>> start DATA

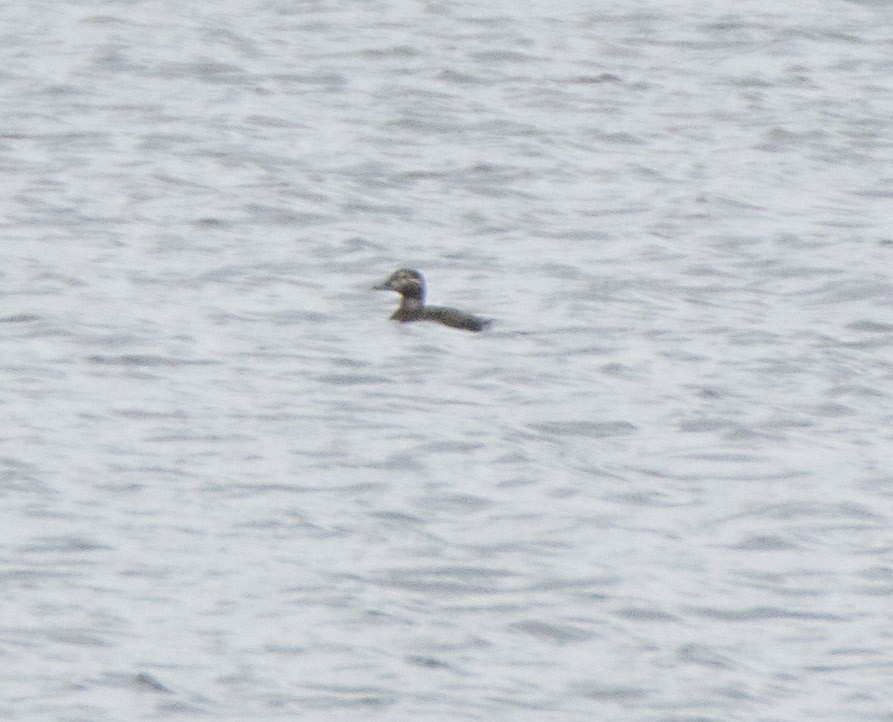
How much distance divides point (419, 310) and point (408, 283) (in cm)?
20

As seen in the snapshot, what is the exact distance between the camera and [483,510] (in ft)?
40.3

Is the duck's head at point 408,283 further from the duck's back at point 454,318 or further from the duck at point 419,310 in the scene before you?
the duck's back at point 454,318

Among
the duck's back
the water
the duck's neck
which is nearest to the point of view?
the water

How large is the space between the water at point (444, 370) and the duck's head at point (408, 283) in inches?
8.5

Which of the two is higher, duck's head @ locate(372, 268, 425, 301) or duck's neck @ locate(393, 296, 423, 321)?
duck's head @ locate(372, 268, 425, 301)

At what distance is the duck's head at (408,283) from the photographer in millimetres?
15992

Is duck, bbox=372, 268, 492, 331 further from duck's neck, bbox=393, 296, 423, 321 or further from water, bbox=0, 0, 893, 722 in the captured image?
water, bbox=0, 0, 893, 722

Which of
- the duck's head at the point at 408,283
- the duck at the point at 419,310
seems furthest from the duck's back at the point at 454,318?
the duck's head at the point at 408,283

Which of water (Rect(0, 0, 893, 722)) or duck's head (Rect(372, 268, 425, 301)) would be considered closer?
water (Rect(0, 0, 893, 722))

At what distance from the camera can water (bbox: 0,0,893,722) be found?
10.4 metres

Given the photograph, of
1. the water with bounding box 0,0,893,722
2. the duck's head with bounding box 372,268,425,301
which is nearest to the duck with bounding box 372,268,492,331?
the duck's head with bounding box 372,268,425,301

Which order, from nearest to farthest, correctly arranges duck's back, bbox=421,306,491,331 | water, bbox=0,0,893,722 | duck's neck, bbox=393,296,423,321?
water, bbox=0,0,893,722, duck's back, bbox=421,306,491,331, duck's neck, bbox=393,296,423,321

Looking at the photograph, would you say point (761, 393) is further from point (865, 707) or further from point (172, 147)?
point (172, 147)

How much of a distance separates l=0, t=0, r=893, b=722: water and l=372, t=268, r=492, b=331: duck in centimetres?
10
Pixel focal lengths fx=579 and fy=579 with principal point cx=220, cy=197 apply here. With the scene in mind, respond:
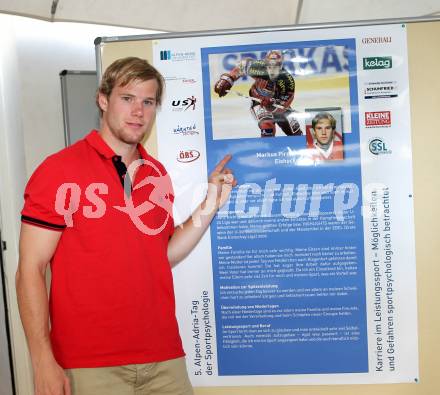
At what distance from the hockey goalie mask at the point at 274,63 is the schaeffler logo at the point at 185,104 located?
27cm

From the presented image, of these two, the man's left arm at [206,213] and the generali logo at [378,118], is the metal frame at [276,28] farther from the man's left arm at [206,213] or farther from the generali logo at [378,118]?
the man's left arm at [206,213]

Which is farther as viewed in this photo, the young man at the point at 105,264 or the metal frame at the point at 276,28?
the metal frame at the point at 276,28

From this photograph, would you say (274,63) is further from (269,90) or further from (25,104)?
(25,104)

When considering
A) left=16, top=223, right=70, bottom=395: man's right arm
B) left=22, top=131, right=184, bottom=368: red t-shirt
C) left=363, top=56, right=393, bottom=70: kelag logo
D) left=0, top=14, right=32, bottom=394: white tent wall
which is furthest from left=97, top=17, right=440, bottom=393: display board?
left=0, top=14, right=32, bottom=394: white tent wall

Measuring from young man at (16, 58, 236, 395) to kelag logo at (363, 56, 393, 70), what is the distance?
2.32 feet

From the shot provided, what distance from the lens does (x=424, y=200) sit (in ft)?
6.45

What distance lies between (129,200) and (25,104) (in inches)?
84.7

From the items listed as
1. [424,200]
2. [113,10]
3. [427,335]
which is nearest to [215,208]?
[424,200]

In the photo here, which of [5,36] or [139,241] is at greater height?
[5,36]

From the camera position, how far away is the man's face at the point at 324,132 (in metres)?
1.96

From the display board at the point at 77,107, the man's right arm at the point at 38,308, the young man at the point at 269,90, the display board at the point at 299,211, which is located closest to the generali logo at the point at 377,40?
the display board at the point at 299,211

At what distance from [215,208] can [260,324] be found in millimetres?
437

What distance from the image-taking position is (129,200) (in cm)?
178

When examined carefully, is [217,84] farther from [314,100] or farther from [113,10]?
[113,10]
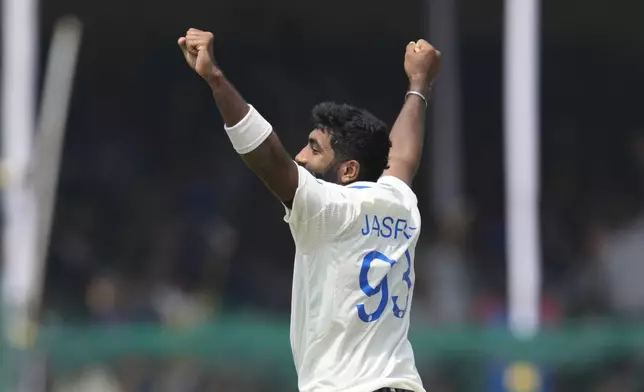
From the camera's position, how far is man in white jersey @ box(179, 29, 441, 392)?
608 centimetres

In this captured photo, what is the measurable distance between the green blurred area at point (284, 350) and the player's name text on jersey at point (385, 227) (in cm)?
556

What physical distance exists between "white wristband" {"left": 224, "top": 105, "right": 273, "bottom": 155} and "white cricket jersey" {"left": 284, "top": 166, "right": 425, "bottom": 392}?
1.14 ft

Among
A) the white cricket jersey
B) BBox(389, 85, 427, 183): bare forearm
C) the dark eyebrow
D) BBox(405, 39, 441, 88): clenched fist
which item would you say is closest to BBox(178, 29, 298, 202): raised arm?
the white cricket jersey

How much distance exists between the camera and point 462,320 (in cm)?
1266

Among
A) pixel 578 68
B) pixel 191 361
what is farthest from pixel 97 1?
pixel 578 68

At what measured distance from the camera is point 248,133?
231 inches

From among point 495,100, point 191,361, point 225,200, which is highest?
point 495,100

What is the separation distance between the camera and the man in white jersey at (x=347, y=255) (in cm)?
608

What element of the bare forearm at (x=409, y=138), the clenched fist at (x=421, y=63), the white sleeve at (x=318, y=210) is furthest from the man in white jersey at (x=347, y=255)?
the clenched fist at (x=421, y=63)

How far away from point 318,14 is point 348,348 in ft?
25.6

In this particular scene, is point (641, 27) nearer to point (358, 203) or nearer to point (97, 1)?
point (97, 1)

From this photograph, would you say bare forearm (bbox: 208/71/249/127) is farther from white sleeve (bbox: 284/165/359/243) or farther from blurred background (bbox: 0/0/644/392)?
blurred background (bbox: 0/0/644/392)

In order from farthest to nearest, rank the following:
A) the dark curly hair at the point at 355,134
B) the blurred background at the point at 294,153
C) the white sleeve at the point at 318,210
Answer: the blurred background at the point at 294,153, the dark curly hair at the point at 355,134, the white sleeve at the point at 318,210

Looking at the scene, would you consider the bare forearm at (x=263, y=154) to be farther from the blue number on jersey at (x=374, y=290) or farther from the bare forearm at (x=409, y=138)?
the bare forearm at (x=409, y=138)
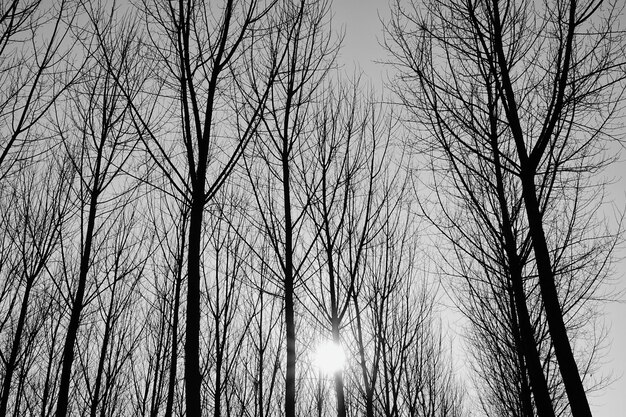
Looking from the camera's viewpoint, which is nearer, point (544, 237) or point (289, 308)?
point (544, 237)

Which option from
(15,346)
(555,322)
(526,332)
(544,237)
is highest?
(15,346)

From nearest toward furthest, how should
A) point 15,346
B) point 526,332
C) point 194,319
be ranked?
point 194,319, point 526,332, point 15,346

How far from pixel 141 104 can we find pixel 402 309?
3.94 meters

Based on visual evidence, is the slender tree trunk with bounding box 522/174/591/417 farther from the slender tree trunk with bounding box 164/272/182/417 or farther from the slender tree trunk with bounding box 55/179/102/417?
the slender tree trunk with bounding box 164/272/182/417

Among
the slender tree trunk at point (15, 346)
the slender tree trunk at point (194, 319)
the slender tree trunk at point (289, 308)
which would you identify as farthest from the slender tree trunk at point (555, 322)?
the slender tree trunk at point (15, 346)

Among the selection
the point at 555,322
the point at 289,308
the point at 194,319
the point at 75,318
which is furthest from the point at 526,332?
the point at 75,318

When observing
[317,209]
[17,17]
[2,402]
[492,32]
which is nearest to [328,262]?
[317,209]

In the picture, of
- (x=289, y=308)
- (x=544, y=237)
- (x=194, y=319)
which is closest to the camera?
(x=194, y=319)

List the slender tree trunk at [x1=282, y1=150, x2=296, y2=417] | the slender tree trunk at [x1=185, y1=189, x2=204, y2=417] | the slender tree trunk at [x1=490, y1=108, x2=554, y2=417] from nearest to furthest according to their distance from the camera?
the slender tree trunk at [x1=185, y1=189, x2=204, y2=417]
the slender tree trunk at [x1=490, y1=108, x2=554, y2=417]
the slender tree trunk at [x1=282, y1=150, x2=296, y2=417]

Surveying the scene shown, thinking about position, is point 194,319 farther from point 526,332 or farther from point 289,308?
point 526,332

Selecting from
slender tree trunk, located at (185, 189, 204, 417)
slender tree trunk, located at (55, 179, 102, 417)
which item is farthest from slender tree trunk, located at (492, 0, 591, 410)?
slender tree trunk, located at (55, 179, 102, 417)

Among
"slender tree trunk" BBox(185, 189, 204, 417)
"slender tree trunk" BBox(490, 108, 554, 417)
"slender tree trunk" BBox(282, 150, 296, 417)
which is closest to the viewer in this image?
"slender tree trunk" BBox(185, 189, 204, 417)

>> end DATA

** WHAT YOU NEED TO DO **
Set down the lines again without any change, from the line containing "Surveying the scene" through the last of the lines.

** FULL ANSWER **
Surveying the scene shown, thinking about position, is point 194,319 farther from point 526,332 or farther from point 289,308?
point 526,332

Selecting from
slender tree trunk, located at (185, 189, 204, 417)
slender tree trunk, located at (55, 179, 102, 417)
which item is farthest from slender tree trunk, located at (492, 0, 591, 410)?
slender tree trunk, located at (55, 179, 102, 417)

Among
"slender tree trunk" BBox(185, 189, 204, 417)
"slender tree trunk" BBox(490, 108, 554, 417)
"slender tree trunk" BBox(282, 150, 296, 417)
which is closest to the viewer in this image?
"slender tree trunk" BBox(185, 189, 204, 417)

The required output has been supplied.